Geef pagina's binnen een bereik aan met een streepje. Om invoegingen bijvoorbeeld na pagina 1, 6,
9, 10 en 11 in te voegen, typt u: 1, 6, 9-11.
Papier - toont het standaardformaat, de standaardkleur en standaardpapiersoort die geselecteerd
zijn bij Opdrachtinstelling gebruiken voor de invoegingen. Gebruik de pijl Omlaag rechts van het veld
Papier om het papierformaat, de papierkleur of de papiersoort te veranderen.
Opdrachtinstellingen - toont de papierkenmerken voor de rest van de opdracht.

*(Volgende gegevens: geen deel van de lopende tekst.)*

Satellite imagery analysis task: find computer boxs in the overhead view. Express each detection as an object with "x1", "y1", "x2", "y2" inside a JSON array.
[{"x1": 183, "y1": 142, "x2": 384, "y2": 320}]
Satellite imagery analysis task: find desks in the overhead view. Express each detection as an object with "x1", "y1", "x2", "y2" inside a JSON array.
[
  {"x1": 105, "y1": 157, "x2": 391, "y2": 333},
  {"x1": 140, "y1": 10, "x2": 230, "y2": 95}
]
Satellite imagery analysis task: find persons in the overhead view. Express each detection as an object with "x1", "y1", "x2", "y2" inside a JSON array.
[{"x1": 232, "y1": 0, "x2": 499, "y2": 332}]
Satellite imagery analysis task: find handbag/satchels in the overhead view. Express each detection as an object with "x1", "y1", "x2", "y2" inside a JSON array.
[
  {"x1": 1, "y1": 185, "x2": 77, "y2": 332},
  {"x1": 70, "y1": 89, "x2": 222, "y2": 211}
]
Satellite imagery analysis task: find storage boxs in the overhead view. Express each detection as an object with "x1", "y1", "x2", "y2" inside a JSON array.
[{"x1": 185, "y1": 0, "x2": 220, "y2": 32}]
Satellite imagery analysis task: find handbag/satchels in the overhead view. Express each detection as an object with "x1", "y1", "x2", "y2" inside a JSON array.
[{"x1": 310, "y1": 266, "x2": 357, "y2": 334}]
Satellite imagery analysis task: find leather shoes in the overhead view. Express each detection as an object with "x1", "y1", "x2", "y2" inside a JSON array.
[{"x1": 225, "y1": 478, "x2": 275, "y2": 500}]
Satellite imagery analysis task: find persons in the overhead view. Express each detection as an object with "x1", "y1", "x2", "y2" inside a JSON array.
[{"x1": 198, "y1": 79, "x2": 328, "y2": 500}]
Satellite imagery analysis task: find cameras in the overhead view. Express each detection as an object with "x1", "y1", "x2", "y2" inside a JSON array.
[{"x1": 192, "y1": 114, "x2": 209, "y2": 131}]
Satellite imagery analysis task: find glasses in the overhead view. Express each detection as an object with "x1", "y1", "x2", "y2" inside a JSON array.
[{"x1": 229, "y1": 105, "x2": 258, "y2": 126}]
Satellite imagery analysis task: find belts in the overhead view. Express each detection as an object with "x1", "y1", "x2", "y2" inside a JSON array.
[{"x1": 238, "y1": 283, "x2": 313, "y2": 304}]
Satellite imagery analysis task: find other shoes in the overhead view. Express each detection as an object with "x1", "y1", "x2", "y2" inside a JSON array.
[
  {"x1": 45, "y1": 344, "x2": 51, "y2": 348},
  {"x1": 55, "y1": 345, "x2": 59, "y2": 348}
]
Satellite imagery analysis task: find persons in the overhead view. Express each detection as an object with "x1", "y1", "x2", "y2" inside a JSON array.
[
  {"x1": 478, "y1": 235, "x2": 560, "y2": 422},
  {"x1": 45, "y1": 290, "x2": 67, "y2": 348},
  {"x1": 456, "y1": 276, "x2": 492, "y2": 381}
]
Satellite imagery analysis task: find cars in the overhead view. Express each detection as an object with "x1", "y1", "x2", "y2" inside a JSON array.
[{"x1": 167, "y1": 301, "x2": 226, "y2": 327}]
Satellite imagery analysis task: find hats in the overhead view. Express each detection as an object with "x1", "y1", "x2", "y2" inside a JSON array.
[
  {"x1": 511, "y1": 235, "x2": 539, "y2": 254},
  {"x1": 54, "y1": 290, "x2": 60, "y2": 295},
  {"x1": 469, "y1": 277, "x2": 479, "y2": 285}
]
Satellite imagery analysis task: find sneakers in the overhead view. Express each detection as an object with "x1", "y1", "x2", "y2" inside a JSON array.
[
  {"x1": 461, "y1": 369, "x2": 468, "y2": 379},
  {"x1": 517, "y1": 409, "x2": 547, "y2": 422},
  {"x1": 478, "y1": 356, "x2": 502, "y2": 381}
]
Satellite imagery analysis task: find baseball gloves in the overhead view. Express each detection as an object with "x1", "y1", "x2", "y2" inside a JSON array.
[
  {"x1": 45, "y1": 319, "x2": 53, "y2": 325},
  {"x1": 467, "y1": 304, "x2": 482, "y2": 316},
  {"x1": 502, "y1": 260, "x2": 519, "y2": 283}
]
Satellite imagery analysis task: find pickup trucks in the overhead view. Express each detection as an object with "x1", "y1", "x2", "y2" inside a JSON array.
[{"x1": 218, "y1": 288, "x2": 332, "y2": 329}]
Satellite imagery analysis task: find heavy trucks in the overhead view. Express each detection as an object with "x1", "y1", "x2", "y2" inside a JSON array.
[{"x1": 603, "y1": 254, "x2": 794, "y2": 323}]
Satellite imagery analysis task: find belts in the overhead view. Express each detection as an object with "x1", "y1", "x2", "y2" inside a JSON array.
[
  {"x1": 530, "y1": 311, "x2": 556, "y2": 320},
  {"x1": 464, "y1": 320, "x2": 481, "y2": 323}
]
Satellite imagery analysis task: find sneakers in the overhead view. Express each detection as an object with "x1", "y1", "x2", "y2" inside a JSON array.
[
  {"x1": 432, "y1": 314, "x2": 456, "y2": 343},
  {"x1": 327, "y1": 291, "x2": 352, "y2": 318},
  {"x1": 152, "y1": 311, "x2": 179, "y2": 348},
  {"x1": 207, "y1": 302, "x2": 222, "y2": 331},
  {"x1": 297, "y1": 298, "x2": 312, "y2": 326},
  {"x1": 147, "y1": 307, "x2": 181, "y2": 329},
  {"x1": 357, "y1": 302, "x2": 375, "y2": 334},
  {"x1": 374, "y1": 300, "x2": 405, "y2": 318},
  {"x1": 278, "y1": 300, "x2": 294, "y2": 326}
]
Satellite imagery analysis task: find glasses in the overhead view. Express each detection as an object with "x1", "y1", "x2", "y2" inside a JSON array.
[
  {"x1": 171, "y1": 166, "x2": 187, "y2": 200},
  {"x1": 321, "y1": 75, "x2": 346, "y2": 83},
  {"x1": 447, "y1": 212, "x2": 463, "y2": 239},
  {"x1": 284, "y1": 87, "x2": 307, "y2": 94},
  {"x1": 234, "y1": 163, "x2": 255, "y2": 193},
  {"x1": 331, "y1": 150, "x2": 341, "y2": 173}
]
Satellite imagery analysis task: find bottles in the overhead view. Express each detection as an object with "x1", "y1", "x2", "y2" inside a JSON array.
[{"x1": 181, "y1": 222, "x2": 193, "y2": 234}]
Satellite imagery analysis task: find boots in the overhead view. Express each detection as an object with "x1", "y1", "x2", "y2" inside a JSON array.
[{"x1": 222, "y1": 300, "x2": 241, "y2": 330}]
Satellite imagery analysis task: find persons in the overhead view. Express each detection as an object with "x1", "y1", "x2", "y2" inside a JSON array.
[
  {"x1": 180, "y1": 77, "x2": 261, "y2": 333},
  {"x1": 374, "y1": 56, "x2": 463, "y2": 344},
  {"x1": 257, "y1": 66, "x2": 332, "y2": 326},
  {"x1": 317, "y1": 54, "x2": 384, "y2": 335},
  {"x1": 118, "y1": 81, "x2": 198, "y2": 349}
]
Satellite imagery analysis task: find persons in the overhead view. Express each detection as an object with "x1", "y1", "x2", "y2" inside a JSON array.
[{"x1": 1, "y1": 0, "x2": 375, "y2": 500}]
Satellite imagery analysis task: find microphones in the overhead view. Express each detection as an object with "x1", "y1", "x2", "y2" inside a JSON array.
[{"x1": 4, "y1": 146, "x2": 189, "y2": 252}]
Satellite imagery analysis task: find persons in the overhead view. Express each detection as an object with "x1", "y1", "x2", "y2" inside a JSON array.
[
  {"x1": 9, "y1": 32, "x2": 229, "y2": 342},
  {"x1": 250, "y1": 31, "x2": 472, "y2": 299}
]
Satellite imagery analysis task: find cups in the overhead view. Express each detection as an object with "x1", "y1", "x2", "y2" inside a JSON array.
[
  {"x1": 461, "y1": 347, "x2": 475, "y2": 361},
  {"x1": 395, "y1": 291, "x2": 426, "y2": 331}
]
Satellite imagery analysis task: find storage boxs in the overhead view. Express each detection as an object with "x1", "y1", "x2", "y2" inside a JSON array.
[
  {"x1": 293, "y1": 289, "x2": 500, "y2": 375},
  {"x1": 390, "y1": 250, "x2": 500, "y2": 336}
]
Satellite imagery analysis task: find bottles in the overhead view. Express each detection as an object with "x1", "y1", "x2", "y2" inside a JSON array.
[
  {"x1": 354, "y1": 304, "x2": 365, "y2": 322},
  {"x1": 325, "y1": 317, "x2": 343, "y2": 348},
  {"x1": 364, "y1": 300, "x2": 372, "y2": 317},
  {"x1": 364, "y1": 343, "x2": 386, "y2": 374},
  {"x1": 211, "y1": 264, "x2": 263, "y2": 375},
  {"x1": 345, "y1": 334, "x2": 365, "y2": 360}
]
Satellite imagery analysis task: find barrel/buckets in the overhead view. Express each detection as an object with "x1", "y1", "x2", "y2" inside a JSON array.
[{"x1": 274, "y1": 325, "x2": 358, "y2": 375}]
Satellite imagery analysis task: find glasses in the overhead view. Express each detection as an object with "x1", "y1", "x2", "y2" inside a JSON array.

Afwijkende documentpagina's afdrukken
De instellingen voor afwijkende documentpagina's zijn niet hetzelfde als voor de rest van de pagina's in
de opdracht. U kunt verschillen zoals paginaformaat, paginasoort en paginakleur opgeven. U kunt ook de
te bedrukken zijde van het papier wijzigen als dat nodig is voor uw opdracht. Een afdrukopdracht kan
meerdere afwijkende documentpagina's bevatten.
Uw afdrukopdracht bestaat bijvoorbeeld uit 30 pagina's. U wilt vijf pagina's alleen op één zijde speciaal
papier afdrukken, en de rest van de pagina's 2-zijdig op gewoon papier. U kunt afwijkende
documentpagina's gebruiken om deze opdracht af te drukken.
Stel in het dialoogvenster Afwijkende documentpagina's toevoegen de kenmerken van de afwijkende
documentpagina's in en selecteer de afwijkende papierbron.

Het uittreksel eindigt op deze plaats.